Outcomes of a SPA might include federation or looser collaborative models, withdrawing from or locally merging key areas of provision or, of course, no change at all. If you’ve got a nagging doubt that your college could be vulnerable in future then trust your instincts. Get ahead of the curve and get answers for yourself. Run a SPA through a committee that reports to the Board.
At the very least, it will be useful as you approach your next annual conversation with the DfE. Something in the back pocket. It’s ten years ago now, but the business, innovation and skills department (DBIS) published guidance for colleges on how to conduct them that is still relevant.
Another good reason to do this is that reclassification could still result in further centralising behaviours from DfE in response to almost palpable anxiety around colleges’ financial grip. Now feels like the right time for colleges to take back some control.
I believe the two London Colleges I chaired between 2018 and 2023 were well served by commissioner-led SPAs. They were in almost uniquely difficult circumstances, but merger was the necessary outcome for both. Nevertheless, I do sometimes wonder what their alternative futures might have been if they had determined to take control of their own destinies.

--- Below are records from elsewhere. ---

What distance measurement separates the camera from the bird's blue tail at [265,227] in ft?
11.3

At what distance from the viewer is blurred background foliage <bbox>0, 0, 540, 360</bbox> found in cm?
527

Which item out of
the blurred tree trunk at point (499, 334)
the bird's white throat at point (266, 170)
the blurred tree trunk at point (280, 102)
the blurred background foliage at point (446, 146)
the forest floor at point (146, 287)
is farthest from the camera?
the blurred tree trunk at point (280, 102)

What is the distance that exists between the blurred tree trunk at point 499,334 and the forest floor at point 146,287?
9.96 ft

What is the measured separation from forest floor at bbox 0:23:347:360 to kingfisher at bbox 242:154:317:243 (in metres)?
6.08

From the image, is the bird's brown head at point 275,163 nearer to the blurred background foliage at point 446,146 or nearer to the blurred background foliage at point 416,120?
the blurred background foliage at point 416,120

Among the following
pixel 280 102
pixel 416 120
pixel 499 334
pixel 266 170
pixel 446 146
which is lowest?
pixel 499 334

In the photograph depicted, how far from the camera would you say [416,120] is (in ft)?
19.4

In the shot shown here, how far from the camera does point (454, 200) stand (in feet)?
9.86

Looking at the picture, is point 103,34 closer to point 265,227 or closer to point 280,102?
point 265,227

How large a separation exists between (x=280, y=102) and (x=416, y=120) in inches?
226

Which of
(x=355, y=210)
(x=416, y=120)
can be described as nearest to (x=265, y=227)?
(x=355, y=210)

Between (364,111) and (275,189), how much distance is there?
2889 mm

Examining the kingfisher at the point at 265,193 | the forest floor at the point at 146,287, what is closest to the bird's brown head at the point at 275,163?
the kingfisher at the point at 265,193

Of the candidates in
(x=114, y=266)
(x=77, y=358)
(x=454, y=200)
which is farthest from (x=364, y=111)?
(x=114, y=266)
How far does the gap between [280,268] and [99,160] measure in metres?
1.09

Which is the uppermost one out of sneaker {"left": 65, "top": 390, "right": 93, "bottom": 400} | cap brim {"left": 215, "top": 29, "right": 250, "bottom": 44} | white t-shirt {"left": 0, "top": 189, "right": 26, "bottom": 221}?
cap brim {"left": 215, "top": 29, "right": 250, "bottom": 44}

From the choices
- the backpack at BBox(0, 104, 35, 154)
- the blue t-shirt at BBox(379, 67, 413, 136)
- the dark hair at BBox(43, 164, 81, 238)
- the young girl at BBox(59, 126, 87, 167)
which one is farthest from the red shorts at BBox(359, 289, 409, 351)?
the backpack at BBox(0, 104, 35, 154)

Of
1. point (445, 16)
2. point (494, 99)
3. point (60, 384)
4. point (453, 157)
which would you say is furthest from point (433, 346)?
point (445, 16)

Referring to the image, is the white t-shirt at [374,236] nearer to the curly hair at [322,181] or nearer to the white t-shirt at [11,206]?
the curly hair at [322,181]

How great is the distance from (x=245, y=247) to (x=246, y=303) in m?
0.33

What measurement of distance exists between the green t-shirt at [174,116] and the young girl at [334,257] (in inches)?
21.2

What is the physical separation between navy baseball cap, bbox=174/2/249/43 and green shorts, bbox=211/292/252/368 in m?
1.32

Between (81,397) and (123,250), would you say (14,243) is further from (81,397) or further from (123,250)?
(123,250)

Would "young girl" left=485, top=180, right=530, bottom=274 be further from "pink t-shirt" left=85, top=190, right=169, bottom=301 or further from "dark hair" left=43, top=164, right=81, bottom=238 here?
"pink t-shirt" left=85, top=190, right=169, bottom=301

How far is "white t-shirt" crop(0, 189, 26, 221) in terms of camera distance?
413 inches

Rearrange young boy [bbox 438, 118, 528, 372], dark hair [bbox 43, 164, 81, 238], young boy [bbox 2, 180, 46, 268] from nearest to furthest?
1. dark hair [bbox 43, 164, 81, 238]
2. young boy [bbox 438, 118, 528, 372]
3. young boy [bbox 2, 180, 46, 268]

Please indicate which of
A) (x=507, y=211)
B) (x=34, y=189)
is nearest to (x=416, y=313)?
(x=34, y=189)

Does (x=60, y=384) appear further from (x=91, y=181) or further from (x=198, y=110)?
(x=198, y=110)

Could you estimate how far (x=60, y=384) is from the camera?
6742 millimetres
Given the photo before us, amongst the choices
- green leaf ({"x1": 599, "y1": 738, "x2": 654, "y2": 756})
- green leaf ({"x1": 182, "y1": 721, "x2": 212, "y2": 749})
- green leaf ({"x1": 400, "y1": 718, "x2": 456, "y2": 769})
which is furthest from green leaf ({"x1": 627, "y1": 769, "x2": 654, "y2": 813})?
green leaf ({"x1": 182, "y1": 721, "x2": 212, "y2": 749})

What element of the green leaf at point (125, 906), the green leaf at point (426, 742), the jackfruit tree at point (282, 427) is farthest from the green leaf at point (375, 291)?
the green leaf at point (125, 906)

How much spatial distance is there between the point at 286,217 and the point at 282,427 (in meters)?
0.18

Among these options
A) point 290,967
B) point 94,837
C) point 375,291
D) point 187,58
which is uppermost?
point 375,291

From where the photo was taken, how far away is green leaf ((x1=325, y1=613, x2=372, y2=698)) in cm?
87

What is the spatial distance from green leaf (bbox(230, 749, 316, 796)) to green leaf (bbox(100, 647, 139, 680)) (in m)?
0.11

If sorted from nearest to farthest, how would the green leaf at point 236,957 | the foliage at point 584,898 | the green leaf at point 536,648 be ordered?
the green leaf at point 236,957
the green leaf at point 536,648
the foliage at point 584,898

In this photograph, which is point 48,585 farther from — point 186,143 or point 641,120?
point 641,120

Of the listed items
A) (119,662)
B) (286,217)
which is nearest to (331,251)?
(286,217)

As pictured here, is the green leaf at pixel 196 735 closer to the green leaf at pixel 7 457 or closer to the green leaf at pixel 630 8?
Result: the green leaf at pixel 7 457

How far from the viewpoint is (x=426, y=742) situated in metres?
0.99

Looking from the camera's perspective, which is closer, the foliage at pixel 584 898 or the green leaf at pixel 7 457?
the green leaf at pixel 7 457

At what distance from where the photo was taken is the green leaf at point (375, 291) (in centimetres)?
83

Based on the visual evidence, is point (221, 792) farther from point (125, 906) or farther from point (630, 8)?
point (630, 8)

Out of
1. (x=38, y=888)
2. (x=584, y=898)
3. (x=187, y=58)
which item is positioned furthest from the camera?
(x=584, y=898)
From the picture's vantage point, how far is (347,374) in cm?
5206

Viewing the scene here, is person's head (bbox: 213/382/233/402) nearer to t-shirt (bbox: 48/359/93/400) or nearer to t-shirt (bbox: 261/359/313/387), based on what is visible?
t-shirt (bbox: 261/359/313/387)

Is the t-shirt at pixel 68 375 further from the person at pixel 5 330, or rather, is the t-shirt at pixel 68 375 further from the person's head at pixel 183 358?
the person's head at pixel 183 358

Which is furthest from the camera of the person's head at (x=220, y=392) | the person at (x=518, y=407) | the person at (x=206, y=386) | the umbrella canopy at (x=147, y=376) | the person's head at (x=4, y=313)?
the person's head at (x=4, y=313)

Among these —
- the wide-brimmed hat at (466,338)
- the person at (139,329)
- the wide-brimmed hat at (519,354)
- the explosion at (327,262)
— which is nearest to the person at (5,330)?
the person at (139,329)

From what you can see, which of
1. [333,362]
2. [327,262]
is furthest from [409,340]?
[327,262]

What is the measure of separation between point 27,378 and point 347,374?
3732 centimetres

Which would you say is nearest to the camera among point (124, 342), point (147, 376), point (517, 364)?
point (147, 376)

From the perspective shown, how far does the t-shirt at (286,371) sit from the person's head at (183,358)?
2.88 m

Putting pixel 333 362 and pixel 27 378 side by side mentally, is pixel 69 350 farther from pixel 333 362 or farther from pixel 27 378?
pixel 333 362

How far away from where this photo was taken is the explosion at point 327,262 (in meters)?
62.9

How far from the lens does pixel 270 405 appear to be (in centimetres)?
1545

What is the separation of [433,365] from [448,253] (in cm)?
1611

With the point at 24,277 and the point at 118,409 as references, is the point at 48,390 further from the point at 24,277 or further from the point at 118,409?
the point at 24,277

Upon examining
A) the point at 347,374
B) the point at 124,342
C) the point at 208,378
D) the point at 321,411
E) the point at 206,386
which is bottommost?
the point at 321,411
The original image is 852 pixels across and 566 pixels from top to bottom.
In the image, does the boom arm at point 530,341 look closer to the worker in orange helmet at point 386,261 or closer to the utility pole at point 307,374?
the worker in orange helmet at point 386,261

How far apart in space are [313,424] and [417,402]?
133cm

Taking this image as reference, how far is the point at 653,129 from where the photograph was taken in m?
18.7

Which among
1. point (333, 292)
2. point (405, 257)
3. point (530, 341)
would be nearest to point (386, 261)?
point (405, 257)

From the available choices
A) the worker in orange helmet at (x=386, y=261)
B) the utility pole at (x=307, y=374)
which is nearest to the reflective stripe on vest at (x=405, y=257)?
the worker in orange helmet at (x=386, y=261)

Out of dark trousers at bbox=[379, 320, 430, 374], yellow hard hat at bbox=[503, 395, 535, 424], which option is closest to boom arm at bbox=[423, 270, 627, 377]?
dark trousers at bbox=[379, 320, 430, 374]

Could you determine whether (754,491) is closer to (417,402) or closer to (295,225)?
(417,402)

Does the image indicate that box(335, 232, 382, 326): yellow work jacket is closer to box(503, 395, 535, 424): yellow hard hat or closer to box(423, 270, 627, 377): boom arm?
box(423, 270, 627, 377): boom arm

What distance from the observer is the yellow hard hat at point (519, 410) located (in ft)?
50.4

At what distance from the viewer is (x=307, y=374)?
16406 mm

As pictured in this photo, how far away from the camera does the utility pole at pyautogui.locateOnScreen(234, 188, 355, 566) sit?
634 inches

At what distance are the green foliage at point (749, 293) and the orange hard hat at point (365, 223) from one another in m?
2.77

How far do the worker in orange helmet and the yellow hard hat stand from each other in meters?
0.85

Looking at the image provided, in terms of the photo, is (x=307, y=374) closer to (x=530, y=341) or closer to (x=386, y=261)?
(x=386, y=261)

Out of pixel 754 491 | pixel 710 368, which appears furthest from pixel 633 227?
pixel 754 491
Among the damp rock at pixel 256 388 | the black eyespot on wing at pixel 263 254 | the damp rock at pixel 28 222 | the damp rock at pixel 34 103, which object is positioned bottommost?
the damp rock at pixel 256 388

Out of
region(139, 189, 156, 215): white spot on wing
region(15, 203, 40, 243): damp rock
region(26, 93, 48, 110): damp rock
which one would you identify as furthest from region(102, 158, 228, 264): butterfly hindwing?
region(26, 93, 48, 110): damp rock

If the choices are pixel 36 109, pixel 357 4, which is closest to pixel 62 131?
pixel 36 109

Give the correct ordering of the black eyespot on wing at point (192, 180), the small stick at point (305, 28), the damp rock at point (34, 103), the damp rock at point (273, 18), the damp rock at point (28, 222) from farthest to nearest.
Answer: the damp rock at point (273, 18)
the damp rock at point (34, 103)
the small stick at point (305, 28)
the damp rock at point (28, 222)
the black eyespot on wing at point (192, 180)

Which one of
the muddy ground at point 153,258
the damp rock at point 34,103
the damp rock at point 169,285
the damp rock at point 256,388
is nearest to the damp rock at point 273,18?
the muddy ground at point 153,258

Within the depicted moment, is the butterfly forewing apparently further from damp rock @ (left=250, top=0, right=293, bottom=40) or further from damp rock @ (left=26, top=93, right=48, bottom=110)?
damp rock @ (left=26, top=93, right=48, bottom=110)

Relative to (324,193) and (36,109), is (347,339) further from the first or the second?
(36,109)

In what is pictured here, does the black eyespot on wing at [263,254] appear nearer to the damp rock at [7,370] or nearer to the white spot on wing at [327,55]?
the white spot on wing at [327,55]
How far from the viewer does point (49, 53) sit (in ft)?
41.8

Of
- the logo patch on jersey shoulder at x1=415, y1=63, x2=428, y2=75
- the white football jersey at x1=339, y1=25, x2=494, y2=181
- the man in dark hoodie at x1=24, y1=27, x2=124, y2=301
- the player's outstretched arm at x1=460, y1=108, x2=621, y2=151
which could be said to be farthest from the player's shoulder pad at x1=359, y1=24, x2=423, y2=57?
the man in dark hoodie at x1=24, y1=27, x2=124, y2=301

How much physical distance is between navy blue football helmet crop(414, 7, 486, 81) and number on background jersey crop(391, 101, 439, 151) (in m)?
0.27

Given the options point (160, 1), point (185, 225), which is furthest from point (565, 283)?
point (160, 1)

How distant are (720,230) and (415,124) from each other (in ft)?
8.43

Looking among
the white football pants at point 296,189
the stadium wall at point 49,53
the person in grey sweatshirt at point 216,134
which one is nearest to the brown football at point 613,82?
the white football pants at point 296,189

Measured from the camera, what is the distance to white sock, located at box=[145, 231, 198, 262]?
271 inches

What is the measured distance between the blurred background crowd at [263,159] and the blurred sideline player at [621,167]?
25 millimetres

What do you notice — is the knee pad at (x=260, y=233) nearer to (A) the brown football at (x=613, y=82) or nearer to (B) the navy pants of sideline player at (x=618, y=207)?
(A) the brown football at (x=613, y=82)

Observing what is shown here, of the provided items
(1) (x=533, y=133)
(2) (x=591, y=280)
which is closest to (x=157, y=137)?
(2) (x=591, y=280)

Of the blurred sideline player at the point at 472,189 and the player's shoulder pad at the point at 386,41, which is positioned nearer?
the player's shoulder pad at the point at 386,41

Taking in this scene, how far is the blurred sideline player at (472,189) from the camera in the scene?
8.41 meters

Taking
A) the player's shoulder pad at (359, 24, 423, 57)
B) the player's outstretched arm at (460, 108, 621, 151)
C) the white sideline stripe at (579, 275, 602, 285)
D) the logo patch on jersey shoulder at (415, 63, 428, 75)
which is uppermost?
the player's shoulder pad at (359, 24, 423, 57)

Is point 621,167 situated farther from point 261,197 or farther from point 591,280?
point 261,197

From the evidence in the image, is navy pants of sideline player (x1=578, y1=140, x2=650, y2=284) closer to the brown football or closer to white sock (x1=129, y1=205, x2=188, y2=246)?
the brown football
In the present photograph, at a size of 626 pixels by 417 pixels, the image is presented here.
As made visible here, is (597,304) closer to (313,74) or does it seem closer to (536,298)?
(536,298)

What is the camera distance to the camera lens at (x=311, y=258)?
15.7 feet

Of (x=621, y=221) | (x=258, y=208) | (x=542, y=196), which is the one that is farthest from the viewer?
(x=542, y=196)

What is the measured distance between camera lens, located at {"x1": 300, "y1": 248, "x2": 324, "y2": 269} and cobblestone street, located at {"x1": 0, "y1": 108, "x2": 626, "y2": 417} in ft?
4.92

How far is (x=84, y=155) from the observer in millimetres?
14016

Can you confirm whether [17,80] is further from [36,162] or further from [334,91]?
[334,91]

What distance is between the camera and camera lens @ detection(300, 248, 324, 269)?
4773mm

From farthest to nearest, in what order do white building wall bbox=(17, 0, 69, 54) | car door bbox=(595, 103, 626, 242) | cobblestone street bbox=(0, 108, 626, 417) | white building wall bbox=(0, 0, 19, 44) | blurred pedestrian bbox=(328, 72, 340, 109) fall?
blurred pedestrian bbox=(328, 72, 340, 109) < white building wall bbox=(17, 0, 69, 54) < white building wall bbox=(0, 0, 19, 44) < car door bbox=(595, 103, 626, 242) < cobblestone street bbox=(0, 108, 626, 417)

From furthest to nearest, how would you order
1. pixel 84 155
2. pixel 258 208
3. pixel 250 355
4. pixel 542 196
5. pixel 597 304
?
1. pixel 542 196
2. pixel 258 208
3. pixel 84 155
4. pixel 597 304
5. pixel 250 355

When I think back to the huge pressures on executive and non-executive leadership through those years, I also wonder what steps leadership in colleges local to those two colleges could have taken collaboratively to preserve, enhance and protect the leadership bandwidth that we know is so precious in the sector.
Just as important to protect are the people who embody that bandwidth. One of the main worries for chairs today is their duty of care to their principal and chief executive. The association of colleges is rightly speaking up about these pressures. Collaboration and mutual support are surely central to the response, however it’s formalised (or not).
The DBIS guidance details a few triggers chairs should consider for commissioning a college-led SPA. Interestingly, it doesn’t prominently pick out large capital estates schemes. In my experience, however, any significant capital scheme should almost automatically warrant board consideration of a college-led SPA. It’s no coincidence that my last detailed estates conversation with a college leader segued imperceptibly into musing about merger.
The role of the board, and the chair in particular, is key. Harder-edged structural changes that come about outside of intervention are invariably driven by the chief executive, sometimes communicating with DfE/FEC. It is all conducted in highly private, perhaps deliberately non-transparent ways. That’s understandable, but chairs and boards really need a greater role up front.
Perhaps I am just tripping over process, but I believe it’s important (and uncodified) process. In local and regional contexts, college-led SPAs could be discussed transparently first by chairs, and then commissioned to chief executives by chairs and their boards.
To work, it would require groups of like-minded chairs and boards, prepared to put aside competitive instincts. But that should be achievable. After all, they are the essence of the corporation. Ultimately, they own the blueprint for FE education and training delivery in their local areas, and do so in the best interests of all students and their whole community.